But let’s see where it comes from.
Because mobile devices are often security vulnerabilities for organizations, QR codes designed to facilitate processes such as image file transfer can leave protected health data vulnerable.
Sophisticated bad actors can replace a genuine QR code with a clone that redirects users to a similar website where personal and patient data can be intercepted. They can also use email to embed their fraudulent QR codes in legitimate-looking emails, also known as “quishing.”
Health informatics news asked Sharat Potharaju, co-founder and CEO of Beaconstac, which offers a QR code platform, to discuss why matrix barcodes are attractive to cybercriminals and how healthcare organizations can protect patient data from being compromised in an exploitation of QR codes.
Q: What are QR code exploits and how vulnerable are healthcare IT systems?
A. “Scanning scams” have become almost daily, increasing more than sevenfold by 2022.
Phishing of QR codes, in particular, puts patients and healthcare organizations at risk of identity theft, data breaches and malware infestations. Cybercriminals trick patients or staff into scanning a QR code, which sends them to a website that looks legitimate and asks them to share personal information or login details.
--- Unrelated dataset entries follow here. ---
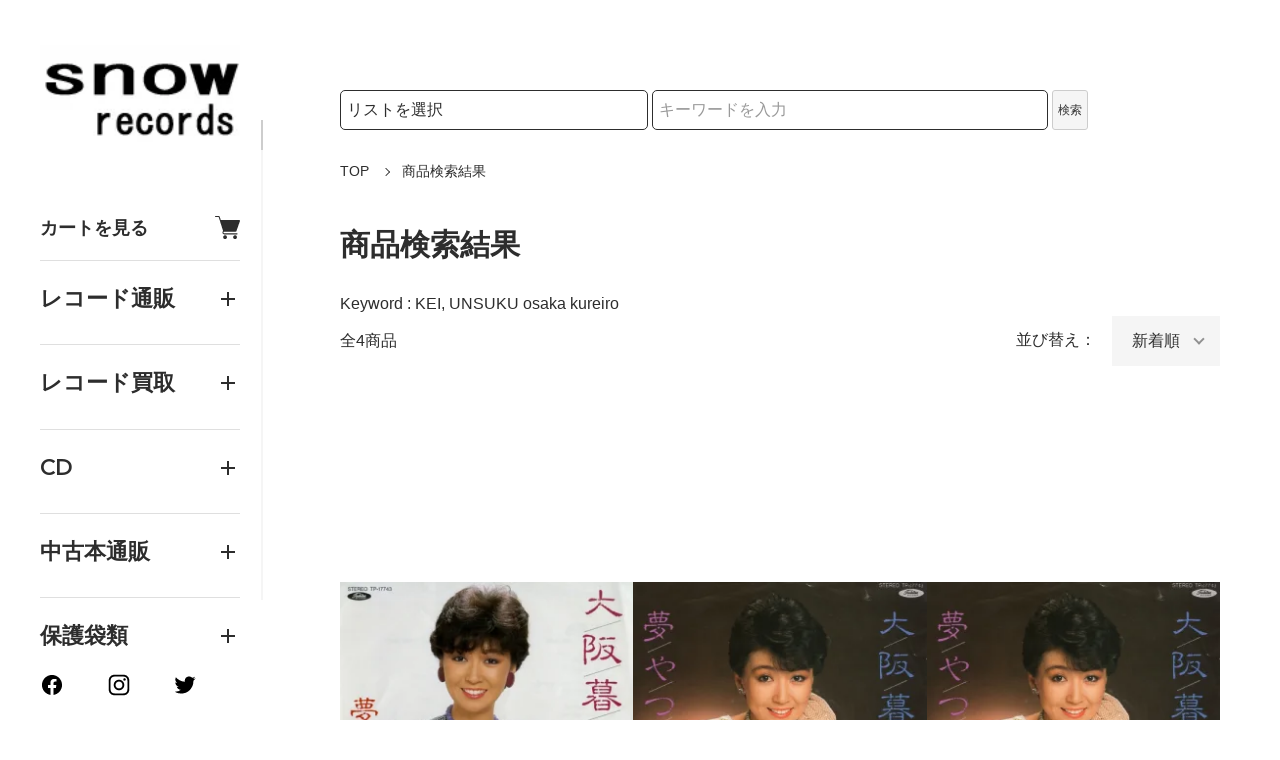

--- FILE ---
content_type: text/javascript;charset=UTF-8
request_url: https://snowrecords.ec-optimizer.com/dynrecs.do;jsessionid=454C63EF17F85150F29A684A583D06BC.node2tomato?tempsid=454C63EF17F85150F29A684A583D06BC.node2tomato&ver=c1rt&cookiesize=0&T=1768816130381&recs=true&pid=URL%3Ahttps%3A%2F%2Fwww.snowrecords.jp%2F%3Fmode%3Dsrh%26sort%3Dn%26cid%3D624153%252C0%26keyword%3DKEI%2C%2520UNSUKU%2520osaka%2520kureiro&tids=&location=https%3A%2F%2Fwww.snowrecords.jp%2F%3Fmode%3Dsrh%26sort%3Dn%26cid%3D624153%252C0%26keyword%3DKEI%2C%2520UNSUKU%2520osaka%2520kureiro&referer=
body_size: 151
content:
ExpSid.writeCookie('snowrecords','retry','Z1703_UCTpbnDezS-iZHh0s_N._Sx3H4Dj3zVFID8OO2dMDEOw.2tomatodPTs0','');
Hackers steal sensitive information, such as medical records, insurance information, social security numbers or other personally identifiable information, to gain access to patient portals, provider networks and other digital services.
Because it has a market on the dark web, patient data is a very tempting target. In fact, a patient record sells for over $1,000 on the black market, depending on its level of detail. That dollar amount is nearly 50 times larger than standard credit card records.
Q: How can HIT block these exploits? Can healthcare organizations still use QR codes?
A. QR codes help organizations improve communication, transparency and information between providers, caregivers and patients.
To secure this technology, healthcare organizations should leverage a QR code generator with built-in features such as single sign-on, multi-factor authentication, custom domain, and user management.
The second critical piece is a QR code platform with incident management tools and security measures subject to periodic thorough audits.
However, education also helps block QR code exploits. Healthcare organizations should train their employees and patients on the safe use of QR codes, including how to identify and avoid phishing scams, malware and other security threats.
Q: How do we make patients and others feel cyber-safe using QR codes?
A. Encourage patients to verify the authenticity of the QR codes they scan before sharing personal information.
Many people open a link right after scanning a QR code without even checking the link, leading to privacy and security risks. Patients should check the website or app URL linked to the QR code or use a reputable QR code scanner app to confirm destination reliability.
Patients should also only scan QR codes from verified sources, such as their healthcare provider’s website, app or printed materials. If a QR code looks suspicious or comes from an unknown source, patients should not scan it.
Additionally, patients should exercise caution when sharing personal data, such as medical history or insurance information, via a QR code. They should only provide this information to trusted healthcare providers who demonstrate that the information is transmitted securely and encrypted.
Andrea Fox is a senior editor at Healthcare IT News.
Email: [email protected]
Healthcare IT News is a publication of HIMSS Media.
Data security is a major concern in the health care industry today, and organizations must take steps to prevent data from being quished and to protect patient information. This is especially important given the rise of new technologies, such as Artificial Intelligence (AI) and Machine Learning (ML). In this article, we will provide some tips for organizations to prevent ‘quishing’, and protect patient data.
First, when dealing with patients’ medical records, it is essential to ensure that all staff are properly trained to recognize threats, and know how to securely handle patient data. Organizations should implement policies that emphasize secure communication, and ensure that all sensitive data is handled securely and with proper authorization. Additionally, all data should be encrypted, and access should only be granted to authorized personnel. The use of multi-factor authentication is also highly recommended to provide an extra layer of security.
Organizations should also consider adopting cloud storage, as it can help to reduce the risks associated with accessing, sharing and storing patient data. Cloud storage is secure, resilient and can provide access to data almost anywhere in the world. Additionally, cloud storage allows for better storage availability and scalability, which can help improve efficiency in the long-run.
Finally, organizations should also look into partnering with tech companies, such as Ikaroa, that specialize in data security. Companies like Ikaroa are experts in data security, and can assist organizations in securing their patient data. They can help organizations by providing advice on preventing ‘quishing’, secure data storage solutions and comprehensive data breach prevention strategies.
Data security is a constantly evolving field, and organizations must remain vigilant in protecting patient information. Implementing the tips outlined above can help organizations prevent ‘quishing’, and protect patient data. Organizations can also use Ikaroa’s services to ensure their data is secure and compliant with the latest industry regulations.